Content starts

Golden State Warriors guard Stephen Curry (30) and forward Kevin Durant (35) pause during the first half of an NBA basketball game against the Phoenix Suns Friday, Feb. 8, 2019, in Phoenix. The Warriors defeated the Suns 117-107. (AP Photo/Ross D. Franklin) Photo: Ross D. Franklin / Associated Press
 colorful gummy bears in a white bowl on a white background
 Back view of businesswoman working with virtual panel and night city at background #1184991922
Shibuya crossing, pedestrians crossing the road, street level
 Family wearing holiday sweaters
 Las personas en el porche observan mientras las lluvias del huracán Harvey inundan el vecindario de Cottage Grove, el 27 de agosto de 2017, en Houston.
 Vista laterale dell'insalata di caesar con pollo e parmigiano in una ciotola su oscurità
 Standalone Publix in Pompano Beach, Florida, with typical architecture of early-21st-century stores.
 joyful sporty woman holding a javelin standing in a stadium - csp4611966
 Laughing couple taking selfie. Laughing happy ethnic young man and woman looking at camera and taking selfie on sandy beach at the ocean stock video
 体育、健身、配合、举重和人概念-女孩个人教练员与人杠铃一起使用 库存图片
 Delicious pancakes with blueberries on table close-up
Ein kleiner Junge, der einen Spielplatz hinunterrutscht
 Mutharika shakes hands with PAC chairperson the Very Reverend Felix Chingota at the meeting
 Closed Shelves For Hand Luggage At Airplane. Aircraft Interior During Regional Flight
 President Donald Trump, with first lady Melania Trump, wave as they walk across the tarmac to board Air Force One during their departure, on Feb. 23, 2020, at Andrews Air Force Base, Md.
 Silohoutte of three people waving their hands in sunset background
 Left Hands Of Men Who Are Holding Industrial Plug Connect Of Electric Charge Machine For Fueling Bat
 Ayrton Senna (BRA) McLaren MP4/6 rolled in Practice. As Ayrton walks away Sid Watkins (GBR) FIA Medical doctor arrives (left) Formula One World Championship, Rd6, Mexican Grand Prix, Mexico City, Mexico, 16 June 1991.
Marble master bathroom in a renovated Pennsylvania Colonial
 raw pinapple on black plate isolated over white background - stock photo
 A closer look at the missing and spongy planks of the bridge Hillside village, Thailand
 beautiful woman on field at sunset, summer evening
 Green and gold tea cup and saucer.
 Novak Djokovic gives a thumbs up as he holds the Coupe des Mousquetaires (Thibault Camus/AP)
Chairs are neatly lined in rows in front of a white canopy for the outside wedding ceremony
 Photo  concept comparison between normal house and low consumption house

Content ends

◆ Problem to work on
Write out the whole listing once more, exactly as it reads.

◆ Solution to this problem
Golden State Warriors guard Stephen Curry (30) and forward Kevin Durant (35) pause during the first half of an NBA basketball game against the Phoenix Suns Friday, Feb. 8, 2019, in Phoenix. The Warriors defeated the Suns 117-107. (AP Photo/Ross D. Franklin) Photo: Ross D. Franklin / Associated Press
 colorful gummy bears in a white bowl on a white background
 Back view of businesswoman working with virtual panel and night city at background #1184991922
Shibuya crossing, pedestrians crossing the road, street level
 Family wearing holiday sweaters
 Las personas en el porche observan mientras las lluvias del huracán Harvey inundan el vecindario de Cottage Grove, el 27 de agosto de 2017, en Houston.
 Vista laterale dell'insalata di caesar con pollo e parmigiano in una ciotola su oscurità
 Standalone Publix in Pompano Beach, Florida, with typical architecture of early-21st-century stores.
 joyful sporty woman holding a javelin standing in a stadium - csp4611966
 Laughing couple taking selfie. Laughing happy ethnic young man and woman looking at camera and taking selfie on sandy beach at the ocean stock video
 体育、健身、配合、举重和人概念-女孩个人教练员与人杠铃一起使用 库存图片
 Delicious pancakes with blueberries on table close-up
Ein kleiner Junge, der einen Spielplatz hinunterrutscht
 Mutharika shakes hands with PAC chairperson the Very Reverend Felix Chingota at the meeting
 Closed Shelves For Hand Luggage At Airplane. Aircraft Interior During Regional Flight
 President Donald Trump, with first lady Melania Trump, wave as they walk across the tarmac to board Air Force One during their departure, on Feb. 23, 2020, at Andrews Air Force Base, Md.
 Silohoutte of three people waving their hands in sunset background
 Left Hands Of Men Who Are Holding Industrial Plug Connect Of Electric Charge Machine For Fueling Bat
 Ayrton Senna (BRA) McLaren MP4/6 rolled in Practice. As Ayrton walks away Sid Watkins (GBR) FIA Medical doctor arrives (left) Formula One World Championship, Rd6, Mexican Grand Prix, Mexico City, Mexico, 16 June 1991.
Marble master bathroom in a renovated Pennsylvania Colonial
 raw pinapple on black plate isolated over white background - stock photo
 A closer look at the missing and spongy planks of the bridge Hillside village, Thailand
 beautiful woman on field at sunset, summer evening
 Green and gold tea cup and saucer.
 Novak Djokovic gives a thumbs up as he holds the Coupe des Mousquetaires (Thibault Camus/AP)
Chairs are neatly lined in rows in front of a white canopy for the outside wedding ceremony
 Photo  concept comparison between normal house and low consumption house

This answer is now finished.